Order of Assessing Officer (AO)

  • The AO held that these employees worked for head office as well as for its branch offices in India.
  • There was no exclusivity of work and it could not be accepted that the services given by these employees were wholly and exclusively for the purpose of the branch office in India only.
  • Under the circumstances he held that the part of the work which was done for the purpose of the permanent establishment’s business was remunerated by the permanent establishment and head office paid for the work pertaining to the head office or other branches.
  • He placed reliance on the judgment of the Calcutta High Court in case of ABN Amro Bank NV versus Commissioner of income tax wherein the court held that for taxation purposes head office and PE are to be treated as separate entities.
  • He further held that it was the duty of the assessee to substantiate any claim made by it by proper evidence for it is to be allowed as a deduction under the Act.
  • He held that looking to the composite nature of employment there was no demarcation to show that the expenses incurred by the head office were incurred wholly and exposure for the purposes of the business of the permanent establishment.
  • Therefore, he held that the salary paid to expatriate employees by the head offices should not allowed as a deduction u/s 37 for computing income of PE as the same was not incurred wholly and exclusively for the purposes of the business of the permanent establishment.
  • He further held that in respect of expenses incurred by the head office deduction of 5% of the adjusted total income of its permanent establishment in India is allowed to the assessee as per the provisions of Section 44C as other income is at a be taxed at gross basis as per the provisions of the India Japan DTAA.

Submission by the assessee before the Tribunal

  • The assessee submitted that expatriate employees deputed by the HO were working exclusively for the Indian branches.
  • Therefore, the salary paid to expatriates was incurred wholly and exclusively for the purpose of carrying on the business of branches in India.
  • Thus, the salary paid to expatriates was deductible as an expense under section 37(1) of the Act and not covered within the scope of “head office expenditure” under section 44C of the Act.

Reference to an older case by assessee

It was submitted that this issue was covered by the order of the High Court in A.Y. 2007-08 and 2008-09 wherein the High Court dismissed the appeal of the Department.

The HC had held that:

  • The question urged concerned the payment of salaries to the expatriates.
  • In deciding this issue in favour of the Assessee, the ITAT in the impugned order referred to and relied upon the decision of its coordinate bench at Kolkata in ABN Amro Bank vs. JCIT (2005).
  • Further the ITAT followed the decision of the Bombay High Court in CIT vs. Emirates Commercial Bank Ltd. (2003), where the Bombay High Court approved the view taken by the ITAT.

**Data provided**

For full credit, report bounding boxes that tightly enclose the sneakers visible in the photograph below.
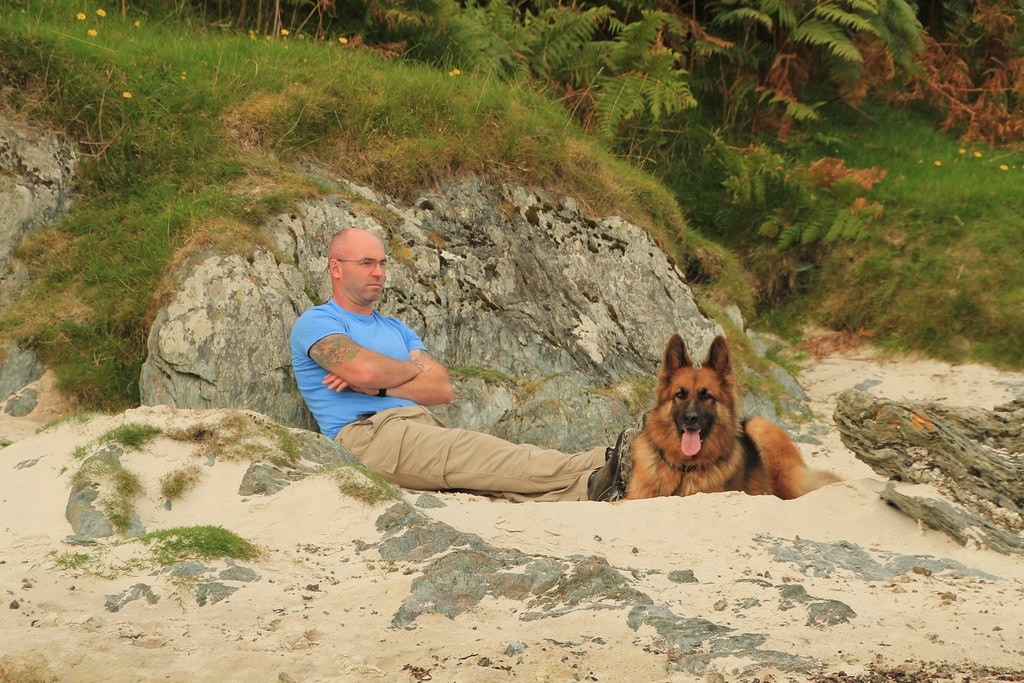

**Exercise directions**
In the extract on deducting expatriate salaries, which High Court's judgment in ABN Amro Bank NV versus Commissioner of income tax did the AO rely on?

**Result for this exercise**
The Calcutta High Court.